I look back on myself in those days, and I do not like what I see.

We spent hours in bed, entire afternoons seeped away into the sheets. We invented new positions, absurd variations that left us gasping, our sinews aquiver. She had me bind her hands and tie her to chairs, to the legs of the bed. We made love on the floor, against the walls. If Michael had not been liable to pop up from the undergrowth she would have dragged me naked out into the grass to do it. When she bled we devised a whole manual of compromises. No witch could have worked at her dark art more diligently than she.

Sometimes this frenzied sorcery of the senses frightened me.
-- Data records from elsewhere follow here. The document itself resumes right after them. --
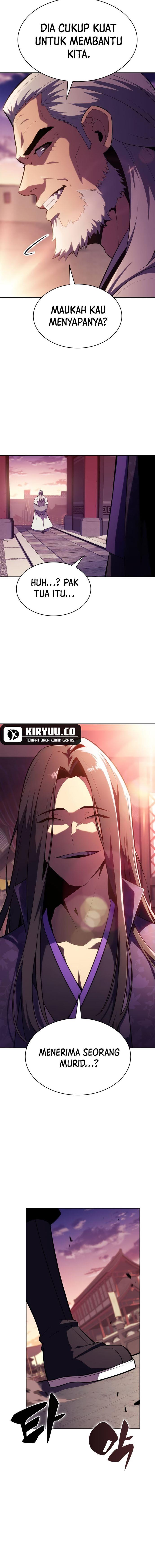 Solo Max-Level Newbie Chap 169 - Next Chap 170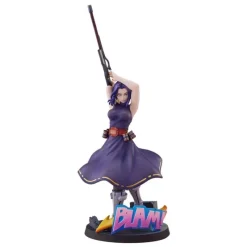 Takara Tomy Figuras^Estatua PVC 1/8 Lady Nagant 35 cm My Hero Academia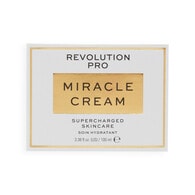 Revolution Pro Miracle Cream Supersize 100ml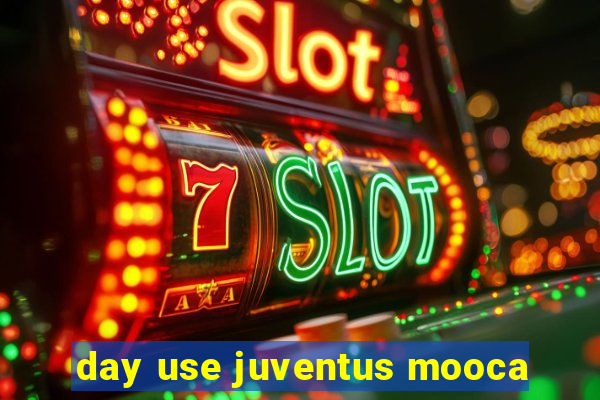 day use juventus mooca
Squatting before her with my face in her lap, staring in silent fascination at the brownish frills and violet-tinted folds of her sex, I would suddenly feel something blundering away from me, an almost-creature of our making, damaged and in pain, dragging a blackened limb along the floor and screaming softly. It was an image of guilt, of my shame and her desperation, the simple fear that she would get pregnant, and of things too more deeply buried. Its counterpart, light to that dark, was the pale presence of a third always with us, who was my private conjuring trick. “Look at me!” Ottilie would say, “Look at me when we’re doing it, I want you to see me!” I looked at her, that was easy. But after these bouts of ghostly troilism I hardly had the nerve to face Charlotte.